(Stored entries)

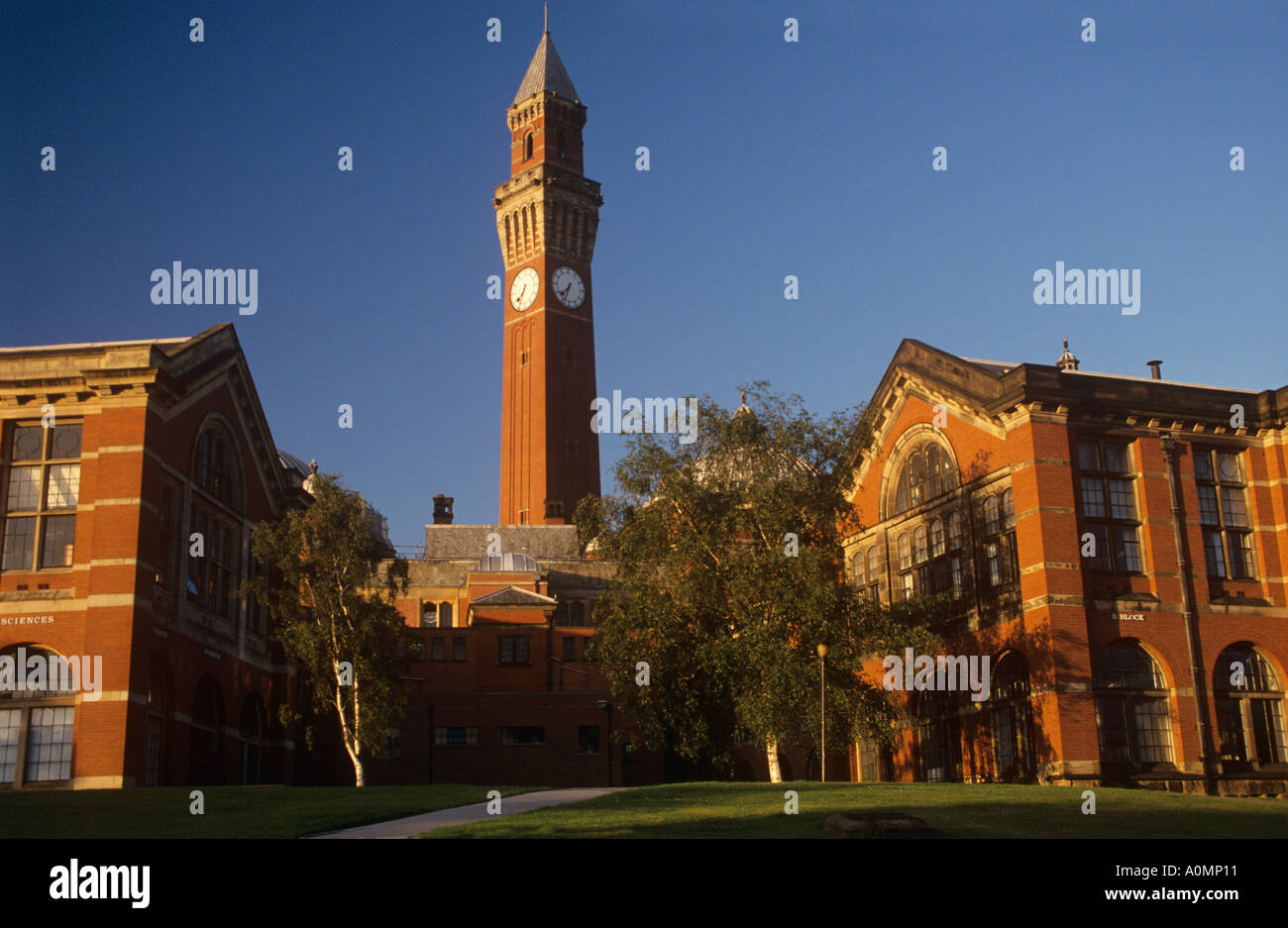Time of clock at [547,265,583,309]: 7:33
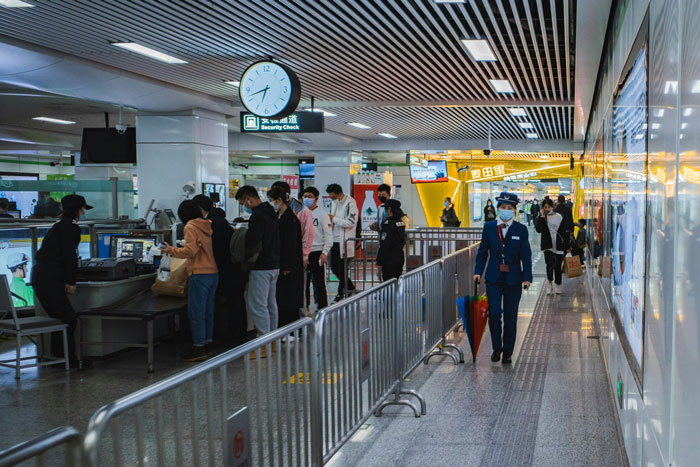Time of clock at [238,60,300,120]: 6:42
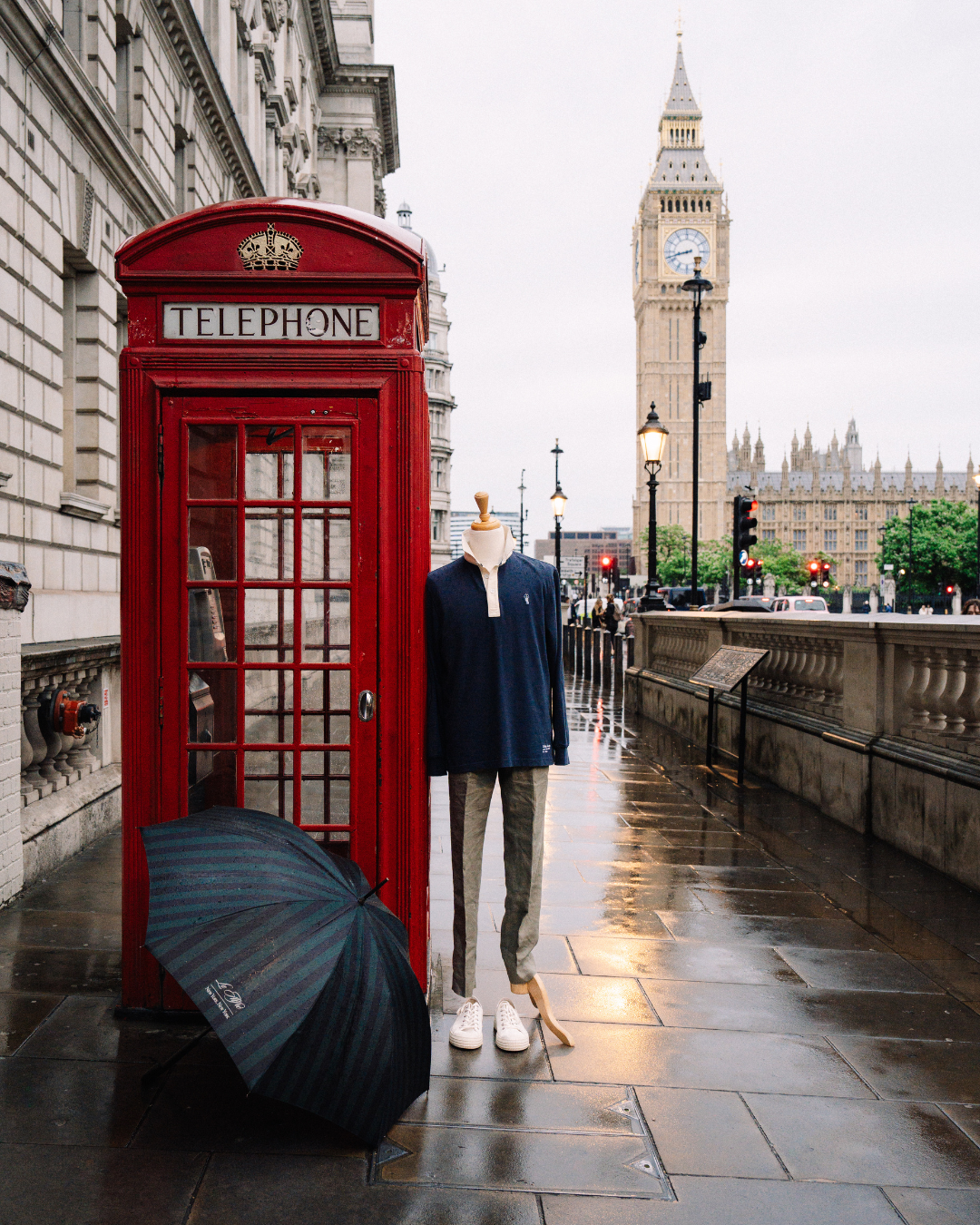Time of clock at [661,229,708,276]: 8:42
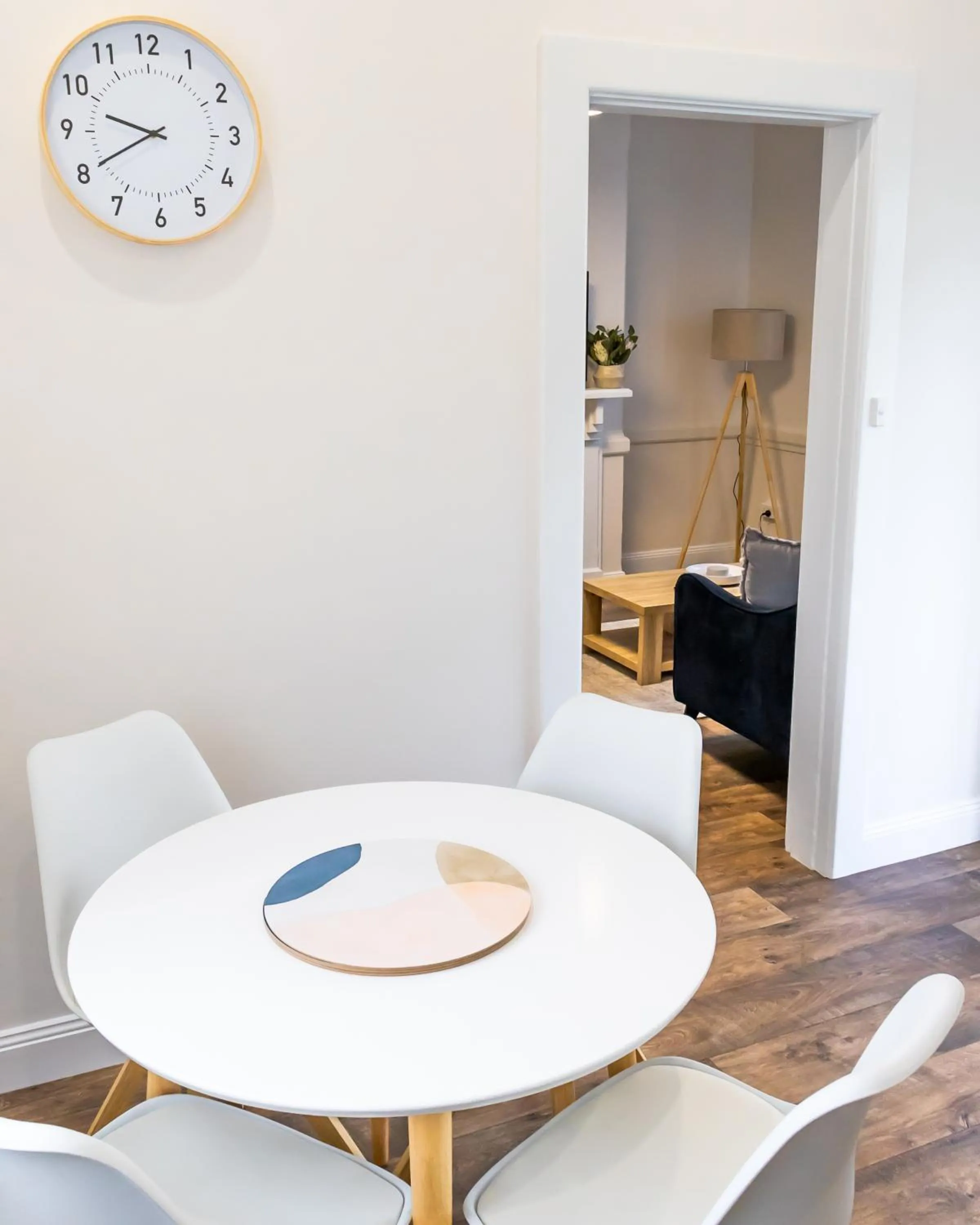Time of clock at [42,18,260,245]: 9:40
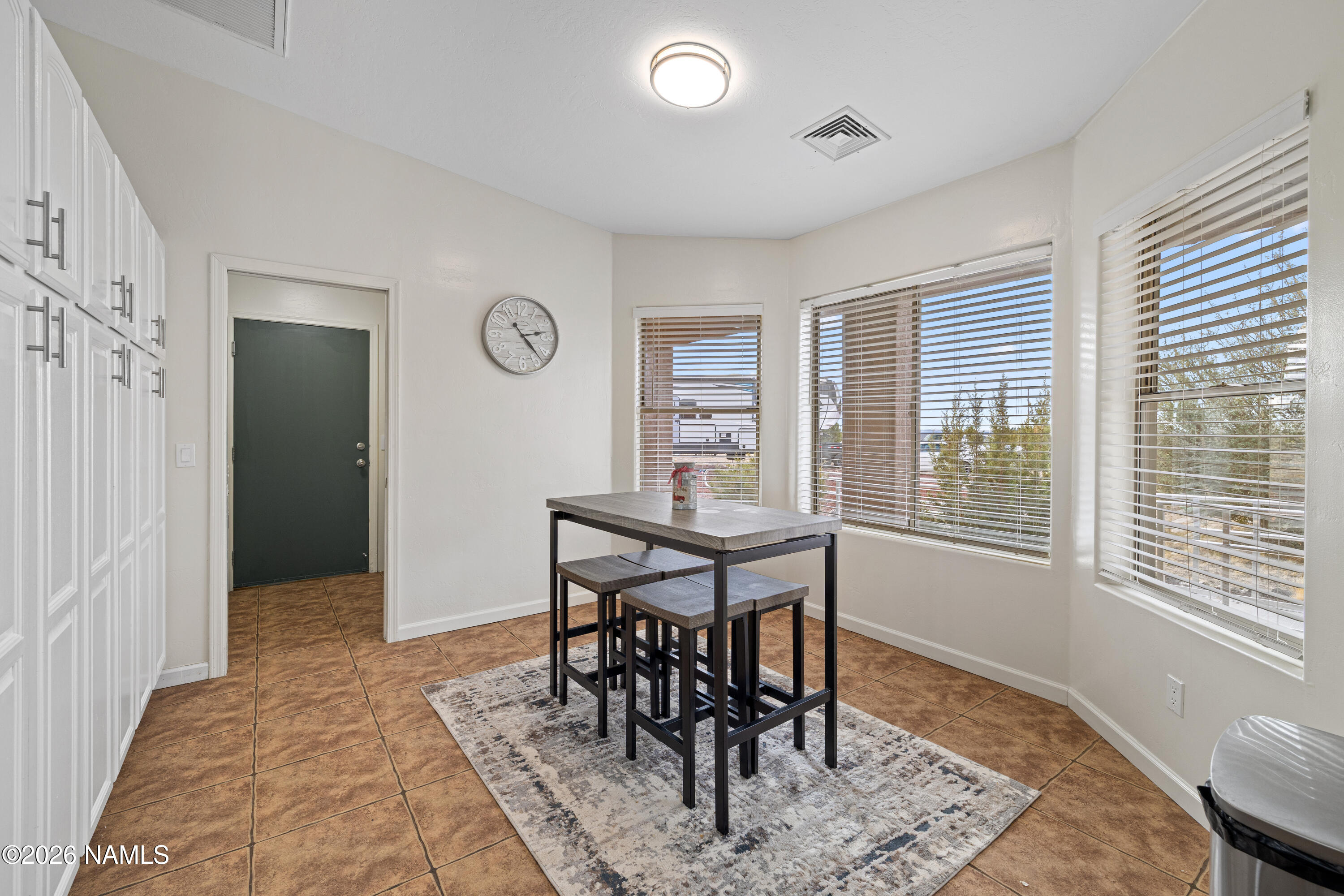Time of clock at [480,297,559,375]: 2:23
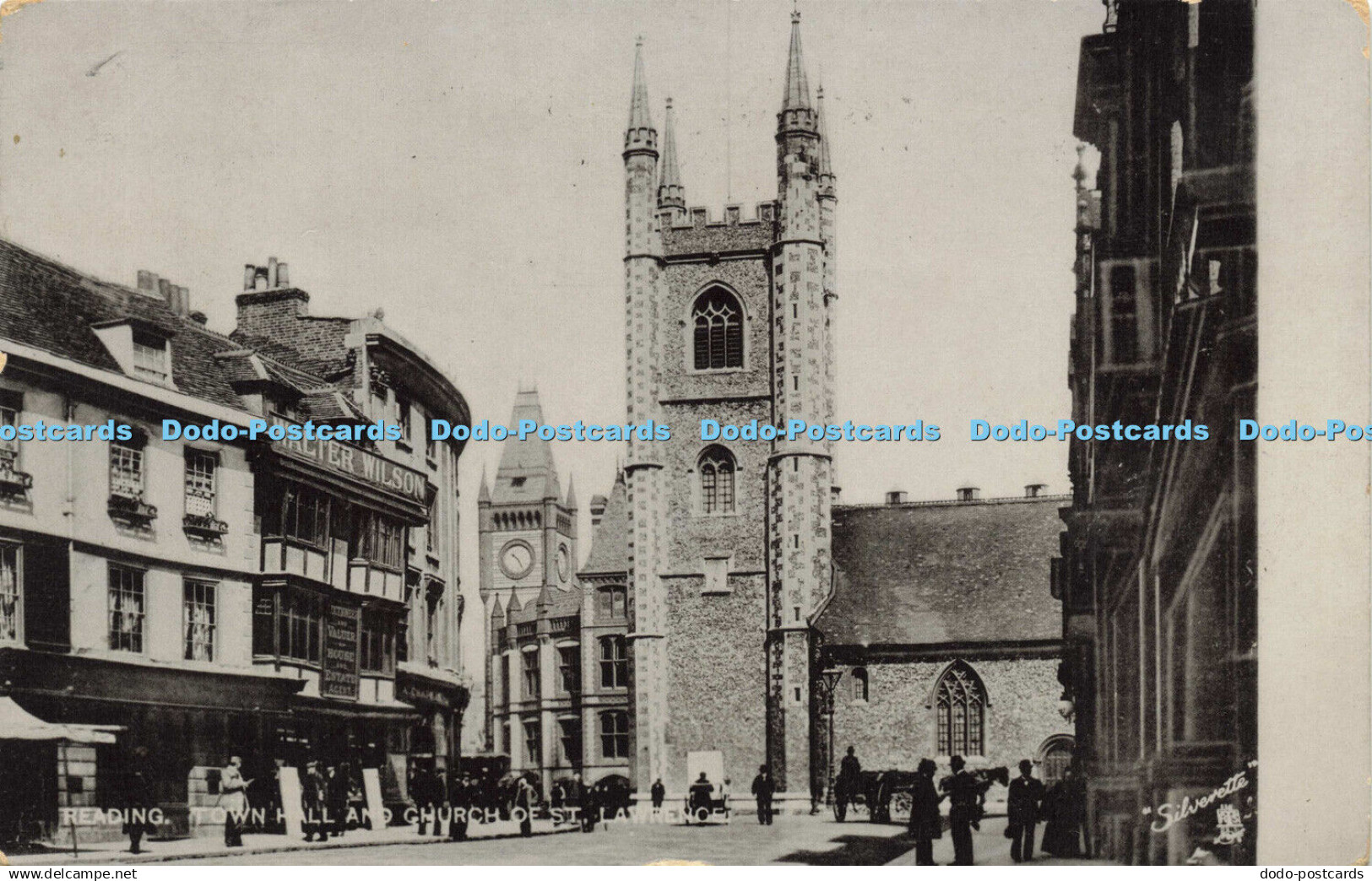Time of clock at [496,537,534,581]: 10:24
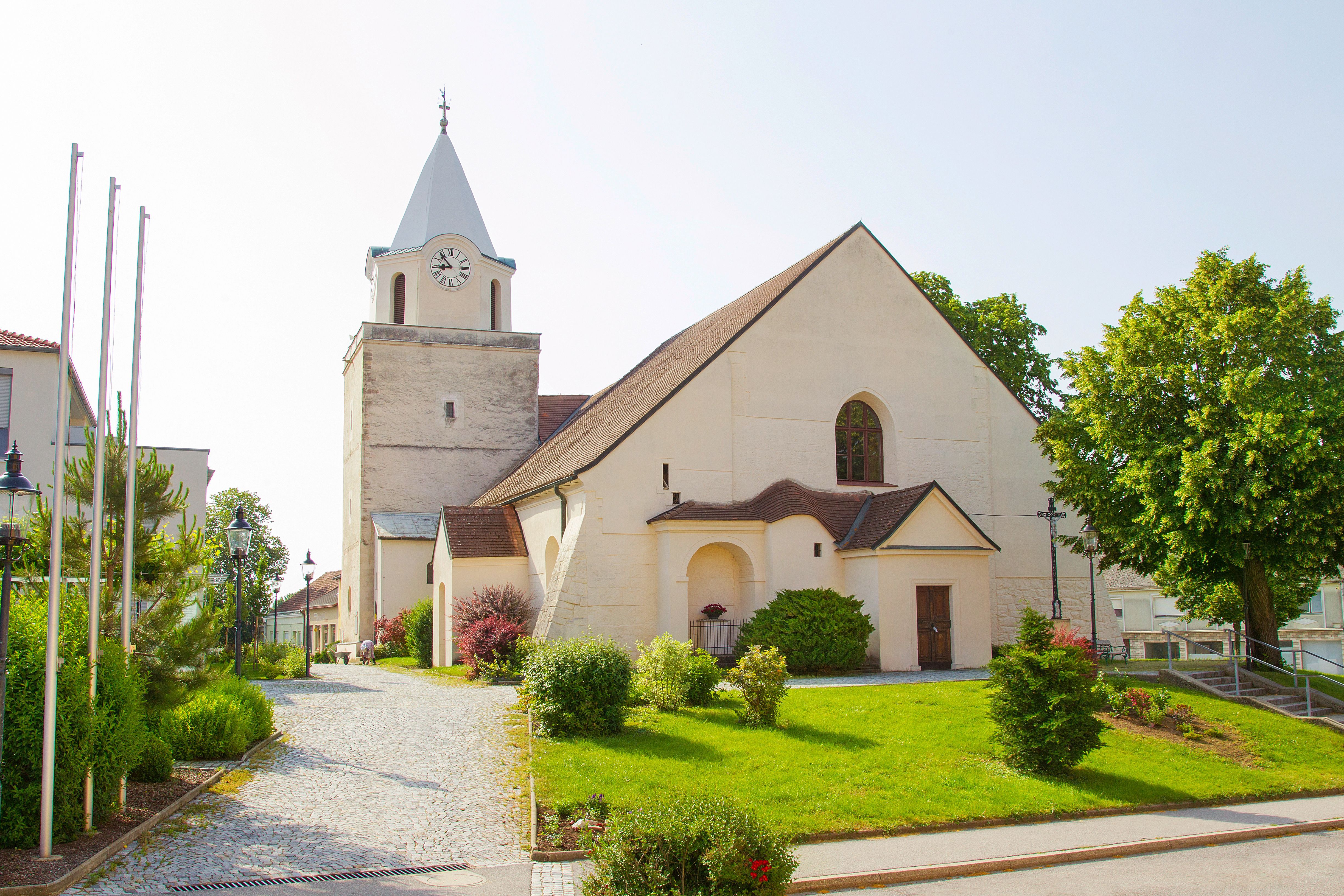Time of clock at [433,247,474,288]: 8:53
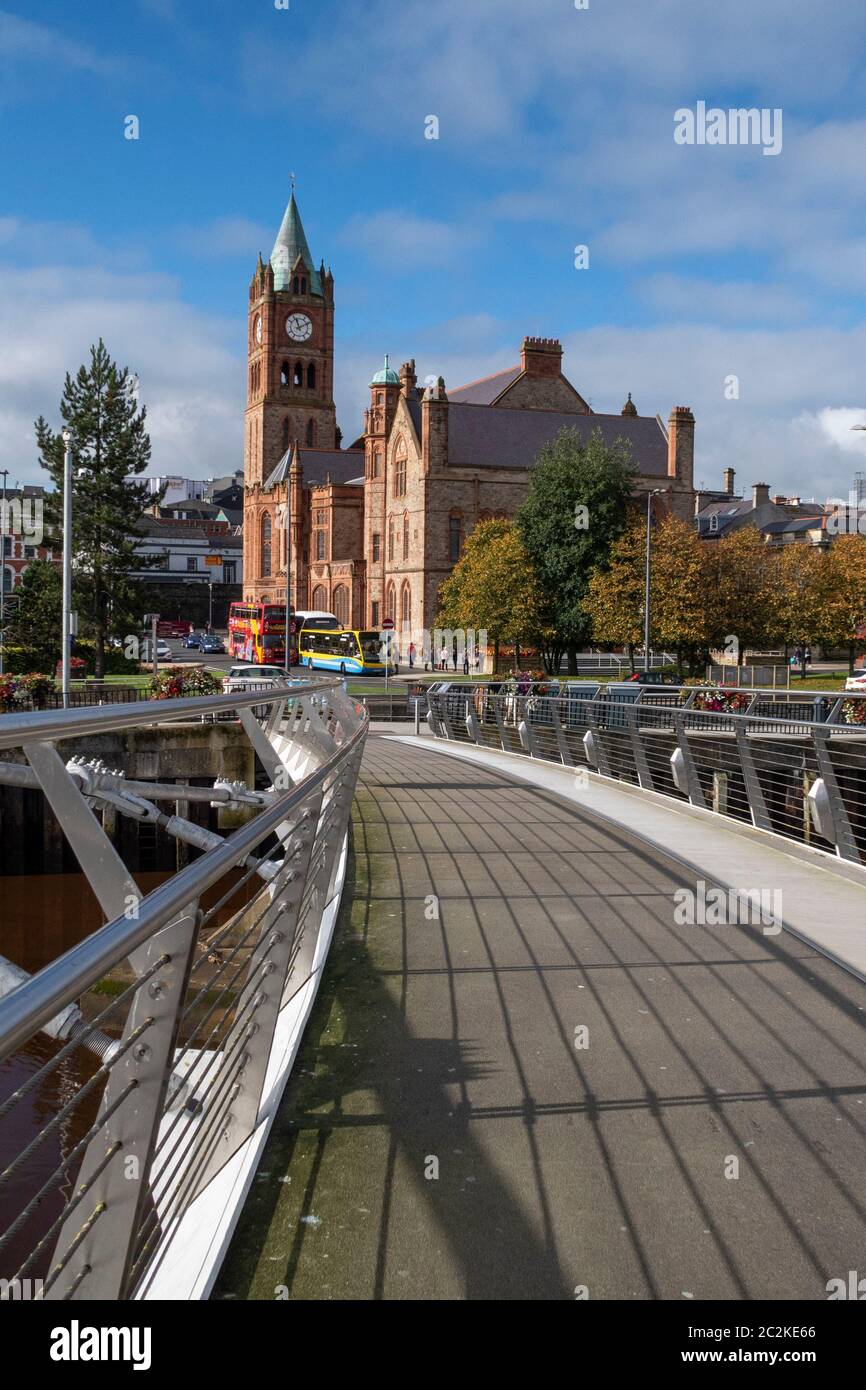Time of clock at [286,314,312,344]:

* _Task requirements_:
Return each line of the records above word for word, leaving the pictures out.

* _Answer below_:
Time of clock at [547,265,583,309]: 7:33
Time of clock at [238,60,300,120]: 6:42
Time of clock at [661,229,708,276]: 8:42
Time of clock at [42,18,260,245]: 9:40
Time of clock at [480,297,559,375]: 2:23
Time of clock at [496,537,534,581]: 10:24
Time of clock at [433,247,474,288]: 8:53
Time of clock at [286,314,312,344]:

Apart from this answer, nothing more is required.